Ecco il miracolo, ecco la leggenda con la quale una fetta grande dei giornalisti ha convissuto. Ricordo, nel nostro Giornale Nuovo, Gian Galeazzo Vergani che sfogliava, come un operaio alla catena di montaggio, grigiastri fogli e quindi li cestinava in un enorme contenitore in vimini, era quella l'ANSA, tutta maiuscola, era il lavoro di Sergio Lepri e della sua orchestra, era musica senza la quale non potevamo e non riuscivamo a ballare, altrimenti come mai avremmo saputo dell'America o dell'Unione Sovietica se non leggendo le famose note di agenzia di stampa? Alla sua statura fisica, piccola e per questo non gli fu consentito il corso di ufficiali, corrispondeva un'altezza di censo professionale, le idee liberali, frequentate proprio con il partito che fu per poi passare all'edera repubblicana, nel suo teatro ha visto passare giornalisti di censo massimo, da Montanelli a Levi a Zavoli e tutti lo onoravano, perché il toscano si faceva amare e rispettare, con la dolcezza dello sguardo e l'eleganza dei modi, senza volerlo, adesso, beatificare come si usa fare dopo la vita.

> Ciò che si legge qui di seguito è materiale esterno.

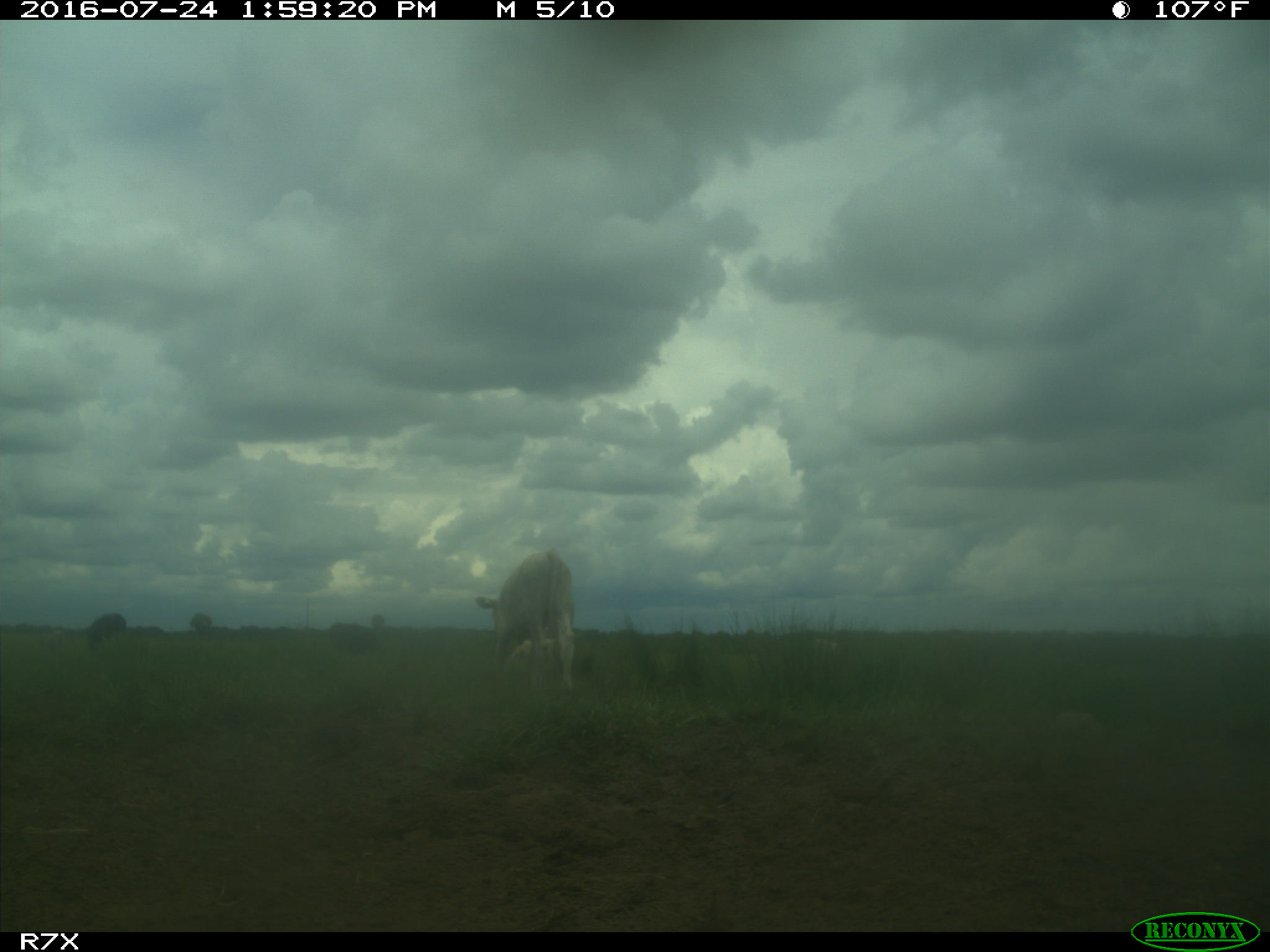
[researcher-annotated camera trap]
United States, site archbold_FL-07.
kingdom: Animalia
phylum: Chordata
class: Mammalia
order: Artiodactyla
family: Bovidae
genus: Bos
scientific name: Bos taurus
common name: domestic cow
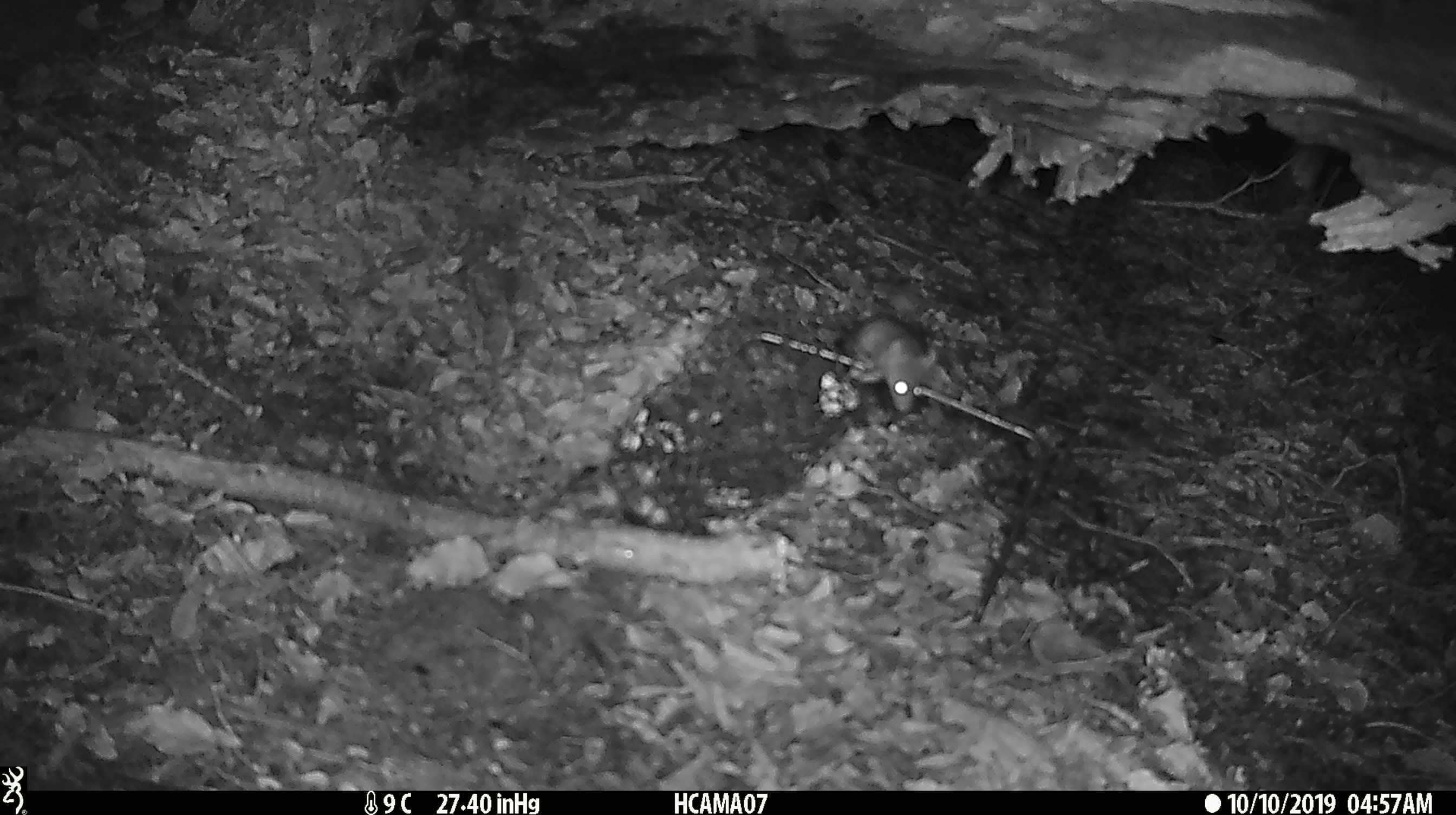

La sua cultura, vera, non un semplice sostantivo vuoto di tutto, gli ha permesso di seguitare a leggere e informarsi, non più soltanto con il giornale cartaceo ma con i siti, gli on line, il digitale, il nuovo mondo che forse non aveva più il profumo antico ma che conserva ancora la fragranza della notizia, il desiderio della scoperta, il

linguaggio fresco che per Sergio lepri era il primo dovere, lontano dai luoghi comuni, dalle frasi fatte, dalla friggitoria lessicale che, ahinoi, ci lascia, anche oggi, sugli abiti e sul corpo l'odore dello stantio e della noia.